StringTree
StringTree()
A class for binary classification of strings with regular expressions.
Each node is an instance of the PatternNode class. It contains a regular expression and metadata.
Attributes:
-
root(PatternNode) –The root PatternNode.
-
leaves(list[PatternNode]) –List of all nodes.
Initialize a StringTree object.
build
build(strings, labels, min_precision=0.5, min_token_length=1, max_patterns=None, min_matches_leaf=1, min_strings_leaf=1, verbose=False)
Build a StringTree.
For the StringTree object being used, create nodes and corresponding patterns. Use provided strings and labels.
Parameters:
-
strings(list[str]) –List of strings.
-
labels(list[int]) –List of labels (0 or 1).
-
min_precision(float, default:0.5) –The minimal precision of a pattern in the tree.
-
min_token_length(int, default:1) –The initial length of the pattern.
-
max_patterns(int, default:None) –The highest amount of patterns. Once the method finds more, it stops.
-
min_matches_leaf(int, default:1) –The minimal amount of matches in one node.
-
min_strings_leaf(int, default:1) –The minimal amount of strings in one node.
-
verbose(bool, default:False) –If to provide additinal text output.
filter
filter(strings, return_nodes=False)
Return strings matching the tree and corresponding nodes.
A string matches a tree if it matches at least one node.
Parameters:
-
strings(list[str]) –List of strings.
-
return_nodes(bool, default:False) –Flag indicating if to return nodes corresponding to the matched strings. If False, only matched strings are returned.
Returns:
-
matches(list[int]) –List containing matching strings.
-
matched_nodes(list[PatternNode]) –List consisting of PatternNodes of matching strings. Returned only if return_nodes is True.
get_leaves
get_leaves()
Get leaves attribute.
get_nodes_by_label
get_nodes_by_label(label)
Get nodes where the label is the most probable.
match
match(strings, return_nodes=False)
Return flags indicating if strings match the tree.

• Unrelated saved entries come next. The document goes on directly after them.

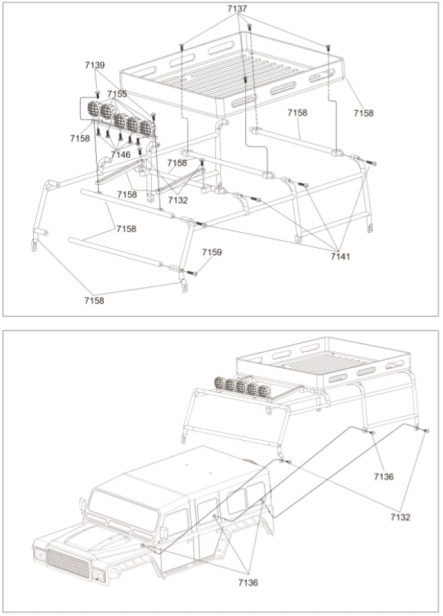 7137

7139

7155

7158

7158

7158

7146

7158

7158

7132

7158

7159

7141

7158

7136

7132

7136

A string matches a tree if it matches at least one node.
Parameters:
-
strings(list[str]) –List of strings.
-
return_nodes(bool, default:False) –Flag indicating if to return nodes corresponding to the matched strings. If False, only matched strings are returned.
Returns:
-
matches(list[int]) –List containing 1 (match) and 0 (no match) for each string.
-
matched_nodes(list[PatternNode]) –List consisting of PatternNodes of matching strings. If not match found, None is retured. Returned only if return_nodes is True.
precision_score
precision_score(strings, labels)
Calculate a precision score for given strings and labels.
predict_label
predict_label(strings, return_nodes=False)
Predict labels for given strings.
recall_score
recall_score(strings, labels)
Calculate a recall score for given strings and labels.
set_leaves
set_leaves(leaves)
Set leaves attribute.